# Given records

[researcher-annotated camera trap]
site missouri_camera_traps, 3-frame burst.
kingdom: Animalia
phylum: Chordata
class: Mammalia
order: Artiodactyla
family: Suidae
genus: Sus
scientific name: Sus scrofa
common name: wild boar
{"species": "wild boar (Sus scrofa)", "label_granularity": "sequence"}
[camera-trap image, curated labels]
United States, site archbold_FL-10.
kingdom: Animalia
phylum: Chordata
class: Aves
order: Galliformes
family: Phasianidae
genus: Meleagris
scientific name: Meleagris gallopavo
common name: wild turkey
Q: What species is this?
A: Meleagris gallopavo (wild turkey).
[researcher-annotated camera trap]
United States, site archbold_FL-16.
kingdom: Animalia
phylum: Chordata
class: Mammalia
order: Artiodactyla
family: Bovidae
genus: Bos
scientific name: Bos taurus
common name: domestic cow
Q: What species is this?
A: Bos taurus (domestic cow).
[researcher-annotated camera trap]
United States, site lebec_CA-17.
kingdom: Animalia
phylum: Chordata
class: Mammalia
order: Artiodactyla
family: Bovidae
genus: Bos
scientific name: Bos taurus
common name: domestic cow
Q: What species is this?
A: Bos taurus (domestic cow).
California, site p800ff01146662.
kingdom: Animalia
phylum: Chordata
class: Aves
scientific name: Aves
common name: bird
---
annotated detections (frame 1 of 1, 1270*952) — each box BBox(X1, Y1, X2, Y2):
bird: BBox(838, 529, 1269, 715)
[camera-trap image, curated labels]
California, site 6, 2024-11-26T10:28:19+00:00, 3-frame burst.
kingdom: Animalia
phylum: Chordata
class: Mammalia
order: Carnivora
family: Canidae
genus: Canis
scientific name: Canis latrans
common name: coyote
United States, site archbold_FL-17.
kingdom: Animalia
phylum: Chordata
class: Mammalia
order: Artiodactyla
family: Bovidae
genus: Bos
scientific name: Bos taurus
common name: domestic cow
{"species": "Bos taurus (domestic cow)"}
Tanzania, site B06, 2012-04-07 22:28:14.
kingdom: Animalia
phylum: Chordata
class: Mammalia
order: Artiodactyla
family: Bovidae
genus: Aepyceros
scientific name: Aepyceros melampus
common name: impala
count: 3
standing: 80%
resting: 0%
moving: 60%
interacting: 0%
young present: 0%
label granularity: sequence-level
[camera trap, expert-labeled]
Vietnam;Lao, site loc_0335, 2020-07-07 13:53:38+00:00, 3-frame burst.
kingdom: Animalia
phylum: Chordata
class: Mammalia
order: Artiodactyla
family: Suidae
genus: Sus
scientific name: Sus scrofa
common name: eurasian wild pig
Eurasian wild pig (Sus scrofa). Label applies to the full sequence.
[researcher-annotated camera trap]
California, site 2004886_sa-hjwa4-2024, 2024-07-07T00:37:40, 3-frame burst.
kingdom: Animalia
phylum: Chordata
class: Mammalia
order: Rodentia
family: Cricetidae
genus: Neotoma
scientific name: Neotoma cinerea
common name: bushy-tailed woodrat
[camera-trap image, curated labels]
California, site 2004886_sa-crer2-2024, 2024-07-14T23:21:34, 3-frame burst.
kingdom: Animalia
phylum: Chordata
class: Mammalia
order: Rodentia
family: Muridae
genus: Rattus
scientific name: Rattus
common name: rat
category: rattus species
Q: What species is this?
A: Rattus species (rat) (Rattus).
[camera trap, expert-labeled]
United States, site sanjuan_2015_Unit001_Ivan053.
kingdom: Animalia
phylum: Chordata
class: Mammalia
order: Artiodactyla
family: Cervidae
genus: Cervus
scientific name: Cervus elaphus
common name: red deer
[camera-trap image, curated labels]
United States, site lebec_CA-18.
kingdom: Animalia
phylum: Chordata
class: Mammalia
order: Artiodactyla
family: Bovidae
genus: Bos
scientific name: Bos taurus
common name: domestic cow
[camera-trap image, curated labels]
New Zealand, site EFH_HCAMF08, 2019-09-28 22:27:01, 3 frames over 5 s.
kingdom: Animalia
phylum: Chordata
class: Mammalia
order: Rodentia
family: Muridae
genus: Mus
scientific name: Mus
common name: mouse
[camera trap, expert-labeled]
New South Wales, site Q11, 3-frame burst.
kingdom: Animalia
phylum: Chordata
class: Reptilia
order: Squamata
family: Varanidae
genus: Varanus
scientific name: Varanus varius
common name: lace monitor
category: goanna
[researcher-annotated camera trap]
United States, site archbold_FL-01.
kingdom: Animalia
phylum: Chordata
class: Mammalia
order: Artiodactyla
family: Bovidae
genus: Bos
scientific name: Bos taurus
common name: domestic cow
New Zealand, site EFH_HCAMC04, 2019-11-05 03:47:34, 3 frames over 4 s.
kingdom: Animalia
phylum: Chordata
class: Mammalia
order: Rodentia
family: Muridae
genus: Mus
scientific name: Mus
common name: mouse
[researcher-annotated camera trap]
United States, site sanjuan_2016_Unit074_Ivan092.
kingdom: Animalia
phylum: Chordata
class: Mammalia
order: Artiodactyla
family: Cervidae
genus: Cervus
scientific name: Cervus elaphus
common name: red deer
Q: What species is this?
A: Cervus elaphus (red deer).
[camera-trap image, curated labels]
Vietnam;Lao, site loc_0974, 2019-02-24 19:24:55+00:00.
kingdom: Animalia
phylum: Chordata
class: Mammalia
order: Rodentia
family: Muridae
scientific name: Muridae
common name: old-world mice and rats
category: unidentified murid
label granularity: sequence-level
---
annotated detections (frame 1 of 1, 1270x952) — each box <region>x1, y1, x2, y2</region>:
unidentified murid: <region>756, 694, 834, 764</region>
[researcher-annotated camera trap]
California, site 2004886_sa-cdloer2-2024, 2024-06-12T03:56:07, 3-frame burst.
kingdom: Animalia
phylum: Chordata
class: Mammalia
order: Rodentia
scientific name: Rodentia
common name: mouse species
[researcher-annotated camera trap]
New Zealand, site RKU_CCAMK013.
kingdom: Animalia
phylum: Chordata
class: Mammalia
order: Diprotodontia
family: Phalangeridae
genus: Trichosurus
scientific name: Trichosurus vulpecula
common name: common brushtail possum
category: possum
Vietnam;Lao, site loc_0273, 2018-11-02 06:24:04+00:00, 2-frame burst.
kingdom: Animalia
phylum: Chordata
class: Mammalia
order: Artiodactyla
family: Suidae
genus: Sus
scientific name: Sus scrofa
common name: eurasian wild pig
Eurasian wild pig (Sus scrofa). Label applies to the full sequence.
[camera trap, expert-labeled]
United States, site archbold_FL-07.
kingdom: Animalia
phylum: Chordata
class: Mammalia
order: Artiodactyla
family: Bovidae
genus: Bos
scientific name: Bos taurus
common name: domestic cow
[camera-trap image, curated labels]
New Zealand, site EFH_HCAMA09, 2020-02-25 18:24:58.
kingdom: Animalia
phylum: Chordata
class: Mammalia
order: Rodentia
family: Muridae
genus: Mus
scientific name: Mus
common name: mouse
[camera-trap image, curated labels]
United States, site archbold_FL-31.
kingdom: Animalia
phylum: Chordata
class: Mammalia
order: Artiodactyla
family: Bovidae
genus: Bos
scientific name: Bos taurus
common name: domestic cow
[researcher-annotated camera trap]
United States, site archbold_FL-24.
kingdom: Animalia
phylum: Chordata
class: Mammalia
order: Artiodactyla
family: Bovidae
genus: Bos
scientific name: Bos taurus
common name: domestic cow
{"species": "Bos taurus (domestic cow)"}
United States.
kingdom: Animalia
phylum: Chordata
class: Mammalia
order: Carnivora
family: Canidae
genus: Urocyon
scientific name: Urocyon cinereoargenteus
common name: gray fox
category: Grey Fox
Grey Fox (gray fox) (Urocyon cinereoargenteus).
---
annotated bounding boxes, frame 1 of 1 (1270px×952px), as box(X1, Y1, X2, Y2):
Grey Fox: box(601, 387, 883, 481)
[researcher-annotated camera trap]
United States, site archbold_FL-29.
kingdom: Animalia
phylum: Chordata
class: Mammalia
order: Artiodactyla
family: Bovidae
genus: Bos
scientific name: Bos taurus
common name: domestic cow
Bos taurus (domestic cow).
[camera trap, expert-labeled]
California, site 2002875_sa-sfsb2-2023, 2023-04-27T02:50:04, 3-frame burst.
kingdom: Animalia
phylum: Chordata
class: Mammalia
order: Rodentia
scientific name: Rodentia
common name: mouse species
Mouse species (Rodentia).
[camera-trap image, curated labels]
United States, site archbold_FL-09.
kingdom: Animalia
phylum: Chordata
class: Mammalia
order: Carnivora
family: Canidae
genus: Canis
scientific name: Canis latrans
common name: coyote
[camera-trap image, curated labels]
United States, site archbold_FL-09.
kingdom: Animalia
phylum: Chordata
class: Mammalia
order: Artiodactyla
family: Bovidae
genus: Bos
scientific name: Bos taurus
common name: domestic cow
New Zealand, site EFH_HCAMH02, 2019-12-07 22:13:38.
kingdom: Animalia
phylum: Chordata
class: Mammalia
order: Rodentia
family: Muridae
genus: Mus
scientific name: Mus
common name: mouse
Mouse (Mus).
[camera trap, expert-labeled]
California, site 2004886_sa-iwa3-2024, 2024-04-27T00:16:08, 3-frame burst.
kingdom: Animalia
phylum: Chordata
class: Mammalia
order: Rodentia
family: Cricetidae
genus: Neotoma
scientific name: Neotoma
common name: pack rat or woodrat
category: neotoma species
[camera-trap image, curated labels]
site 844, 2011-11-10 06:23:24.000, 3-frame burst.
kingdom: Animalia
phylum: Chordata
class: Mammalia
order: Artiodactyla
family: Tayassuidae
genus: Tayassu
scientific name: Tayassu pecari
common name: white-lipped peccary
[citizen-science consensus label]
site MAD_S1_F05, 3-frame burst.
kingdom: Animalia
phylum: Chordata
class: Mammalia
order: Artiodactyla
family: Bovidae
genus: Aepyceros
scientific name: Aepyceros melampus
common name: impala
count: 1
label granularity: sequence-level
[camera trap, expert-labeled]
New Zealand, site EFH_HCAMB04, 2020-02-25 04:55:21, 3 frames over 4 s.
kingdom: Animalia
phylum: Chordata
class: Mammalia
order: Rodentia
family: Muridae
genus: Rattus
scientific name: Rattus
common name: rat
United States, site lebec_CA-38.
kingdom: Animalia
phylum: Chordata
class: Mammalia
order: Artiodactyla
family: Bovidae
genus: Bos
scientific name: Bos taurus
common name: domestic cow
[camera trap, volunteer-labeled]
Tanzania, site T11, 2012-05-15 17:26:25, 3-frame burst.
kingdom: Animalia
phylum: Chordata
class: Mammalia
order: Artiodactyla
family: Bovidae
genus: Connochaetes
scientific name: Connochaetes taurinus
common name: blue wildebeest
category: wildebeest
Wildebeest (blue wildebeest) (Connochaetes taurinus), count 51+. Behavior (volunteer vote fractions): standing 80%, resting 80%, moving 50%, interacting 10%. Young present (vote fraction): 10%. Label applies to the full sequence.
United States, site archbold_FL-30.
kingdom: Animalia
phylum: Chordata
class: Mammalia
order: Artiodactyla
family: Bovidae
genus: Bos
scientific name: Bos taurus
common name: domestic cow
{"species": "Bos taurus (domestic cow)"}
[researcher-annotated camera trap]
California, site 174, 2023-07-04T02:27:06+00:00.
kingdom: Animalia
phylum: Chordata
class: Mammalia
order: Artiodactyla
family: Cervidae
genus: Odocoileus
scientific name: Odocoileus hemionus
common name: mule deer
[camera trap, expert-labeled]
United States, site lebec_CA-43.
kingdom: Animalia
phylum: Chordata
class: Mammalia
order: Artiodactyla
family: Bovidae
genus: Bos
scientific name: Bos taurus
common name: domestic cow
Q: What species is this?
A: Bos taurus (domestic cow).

# Task to carry out
The answer is the records above restated word for word from their opening line through the line that holds "common name: wild turkey", both included, and nothing else.

# Worked solution
[researcher-annotated camera trap]
site missouri_camera_traps, 3-frame burst.
kingdom: Animalia
phylum: Chordata
class: Mammalia
order: Artiodactyla
family: Suidae
genus: Sus
scientific name: Sus scrofa
common name: wild boar
{"species": "wild boar (Sus scrofa)", "label_granularity": "sequence"}
[camera-trap image, curated labels]
United States, site archbold_FL-10.
kingdom: Animalia
phylum: Chordata
class: Aves
order: Galliformes
family: Phasianidae
genus: Meleagris
scientific name: Meleagris gallopavo
common name: wild turkey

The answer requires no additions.